Les gouvernements ou élites technocratiques savent exploiter ce mécanisme :
En martelant les dangers (de l’ennemi extérieur, d’un virus, d’un groupe radical…)
En provoquant un état d’urgence prolongé (lois d’exception, couvre-feu, censure)
En proposant eux-mêmes la "solution", souvent au prix d’une perte de libertés.
⚠️ 2. La guerre comme prétexte à la suspension des droits fondamentaux
Chaque guerre — déclarée ou non — devient le prétexte à un glissement autoritaire :
Suspension des libertés individuelles (ex : Patriot Act après le 11 septembre)
Contrôle de l’information (ex : censure des médias dits « dissidents »)
Surveillance de masse (ex : lois sur le renseignement, traçage numérique)
Endettement des États et dépendance accrue aux institutions transnationales
L’opinion publique, en état de choc ou de sidération, accepte l’inacceptable au nom de la "sécurité".
🧠 Concept clé : la fenêtre d’Overton. Ce qui était autrefois inacceptable devient "nécessaire" en contexte de guerre ou de crise.
💰 3. La guerre est rentable (mais pas pour tout le monde)
Les conflits génèrent d’immenses profits :
Pour les industries de l’armement (Lockheed Martin, Thalès…)
Pour les conglomérats de reconstruction (Blackwater, Halliburton…)
Pour les banques (qui financent les deux camps)
Pour les GAFAM (qui contrôlent la narration, la peur, la vérité autorisée)
En parallèle, les peuples :
Subissent la destruction de leurs infrastructures, leur économie, leur tissu social
Acceptent l’austérité, l'inflation, la perte de souveraineté, au nom de la "solidarité"
S'autocensurent, par peur d’être taxés d’"ennemis de la démocratie"
🧠 4. La fabrication du consentement : guerre psychologique et ingénierie sociale
Grâce à la psychologie de masse, à l’analyse comportementale et aux neurosciences, les gouvernants ne se contentent plus de réprimer : ils fabriquent le consentement.
Technique utilisée :
Créer un ennemi flou et mouvant (terroriste, virus, complotiste, russe, antisystème…)
Diffuser une peur constante via les médias mainstream
Récompenser les obéissants (pass sanitaire, subventions, reconnaissance sociale)
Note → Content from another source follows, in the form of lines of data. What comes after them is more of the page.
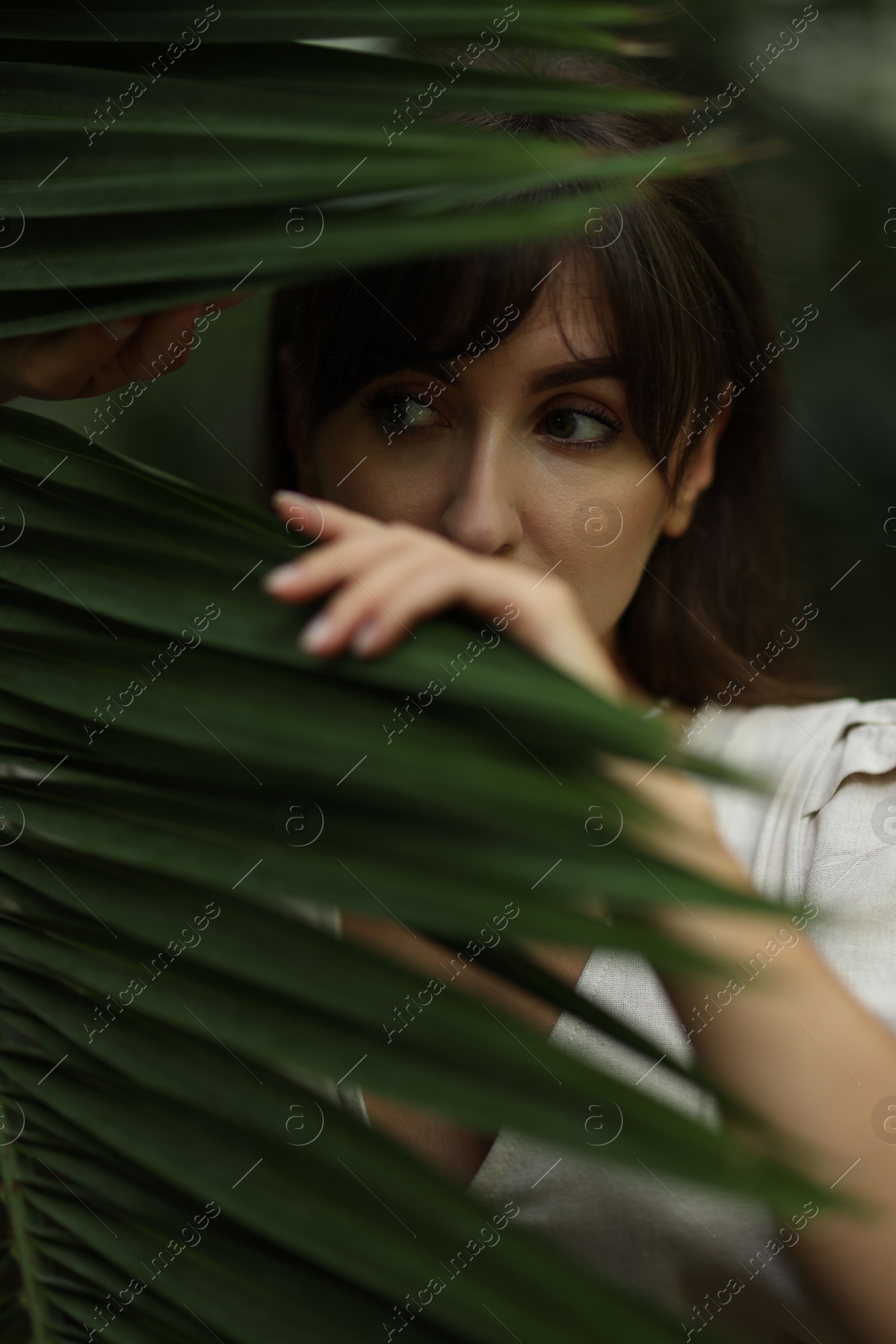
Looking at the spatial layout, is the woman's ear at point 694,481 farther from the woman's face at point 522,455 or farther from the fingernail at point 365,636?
the fingernail at point 365,636

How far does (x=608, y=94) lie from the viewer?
310 millimetres

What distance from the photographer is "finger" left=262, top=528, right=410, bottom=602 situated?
286mm

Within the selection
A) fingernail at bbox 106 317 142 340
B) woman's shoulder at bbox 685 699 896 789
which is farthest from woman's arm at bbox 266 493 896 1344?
woman's shoulder at bbox 685 699 896 789

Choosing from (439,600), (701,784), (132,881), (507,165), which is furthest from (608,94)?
(701,784)

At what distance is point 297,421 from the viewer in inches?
40.5

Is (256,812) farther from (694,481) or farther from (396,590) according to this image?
(694,481)

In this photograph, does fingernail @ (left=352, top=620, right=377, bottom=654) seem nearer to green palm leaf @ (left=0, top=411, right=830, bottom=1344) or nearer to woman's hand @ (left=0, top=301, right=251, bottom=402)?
green palm leaf @ (left=0, top=411, right=830, bottom=1344)

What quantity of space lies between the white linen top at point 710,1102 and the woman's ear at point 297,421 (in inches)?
20.5

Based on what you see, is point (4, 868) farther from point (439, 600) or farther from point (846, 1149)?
point (846, 1149)

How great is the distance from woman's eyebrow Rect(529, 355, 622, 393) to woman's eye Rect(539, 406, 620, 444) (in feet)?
0.08

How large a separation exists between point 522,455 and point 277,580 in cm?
51

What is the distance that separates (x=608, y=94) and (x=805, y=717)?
25.6 inches

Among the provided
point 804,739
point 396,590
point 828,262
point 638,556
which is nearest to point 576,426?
point 638,556

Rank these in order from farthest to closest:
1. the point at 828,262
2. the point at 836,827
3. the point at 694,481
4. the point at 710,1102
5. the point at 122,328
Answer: the point at 828,262 → the point at 694,481 → the point at 836,827 → the point at 710,1102 → the point at 122,328
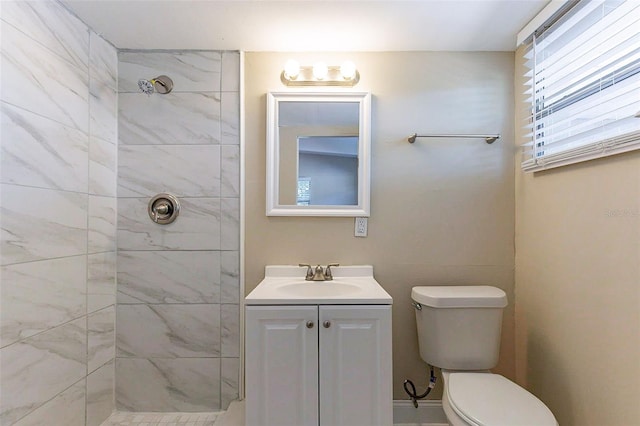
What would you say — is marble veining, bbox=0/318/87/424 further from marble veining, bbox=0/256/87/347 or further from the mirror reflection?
the mirror reflection

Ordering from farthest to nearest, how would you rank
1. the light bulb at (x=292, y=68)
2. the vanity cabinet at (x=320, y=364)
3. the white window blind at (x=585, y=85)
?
the light bulb at (x=292, y=68) → the vanity cabinet at (x=320, y=364) → the white window blind at (x=585, y=85)

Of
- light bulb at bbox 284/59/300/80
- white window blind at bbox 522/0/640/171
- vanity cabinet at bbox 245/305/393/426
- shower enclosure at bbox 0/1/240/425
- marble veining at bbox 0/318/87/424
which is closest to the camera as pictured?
white window blind at bbox 522/0/640/171

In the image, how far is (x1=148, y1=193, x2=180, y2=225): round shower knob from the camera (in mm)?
1733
Isoler et stigmatiser les résistants (diffamation, exclusion, psychiatralisation)
Cela crée une société docile, surveillée, polarisée, où le citoyen devient lui-même le gardien du système, par zèle ou par peur.
🧪 5. L’état de guerre permanent : le rêve des technocrates
Aujourd’hui, on parle de "guerre contre le virus", "guerre contre le CO₂", "guerre contre la désinformation". Ces guerres sont abstraites, sans fin, et donc parfaites pour maintenir un état d’urgence perpétuel.
Pourquoi c’est utile aux élites :
Elles peuvent imposer des agendas globaux (vaccination massive, digital ID, monnaie numérique)
Elles peuvent centraliser le pouvoir (via l’OMS, l’OTAN, l’UE, le FMI…)
Elles peuvent conditionner la population à la soumission en douceur (soft power)
C’est le basculement vers un autoritarisme "bienveillant", où le citoyen se croit protégé alors qu’il est domestiqué.
🧱 6. Ce que crée la guerre : un peuple affaibli, fragmenté, manipulable
La guerre (réelle ou imaginaire) permet :
De diviser pour mieux régner (vaccinés vs non-vaccinés, patriotes vs pacifistes)
De casser les liens communautaires, familiaux, spirituels
D’instaurer un rapport d’enfant à parent entre gouvernés et gouvernants
De rediriger la colère contre des ennemis désignés plutôt que contre le système
🌱 7. La résistance : réinformer, se relier, se libère
Pour ne pas tomber dans ce piège, il est crucial de :
Développer l’esprit critique, la mémoire historique, et l’analyse des mécanismes de propagande
Créer des réseaux indépendants, humains, solidaires
Déconstruire les narrations officielles sans tomber dans l’émotionnel
Retrouver notre souveraineté intérieure pour ne plus réagir par peur mais par conscience
Un peuple qui comprend ces mécaniques ne peut plus être contrôlé par la peur.
La guerre est le langage des empires, la paix est celui des peuples libres
Créer une guerre pour obtenir l’obéissance n’est pas une théorie du complot, c’est un fait historique documenté, toujours réactualisé avec des outils plus sophistiqués.
La véritable révolution n’est pas dans la violence, mais dans la lucidité.Et plus nous devenons conscients, moins la peur fonctionne.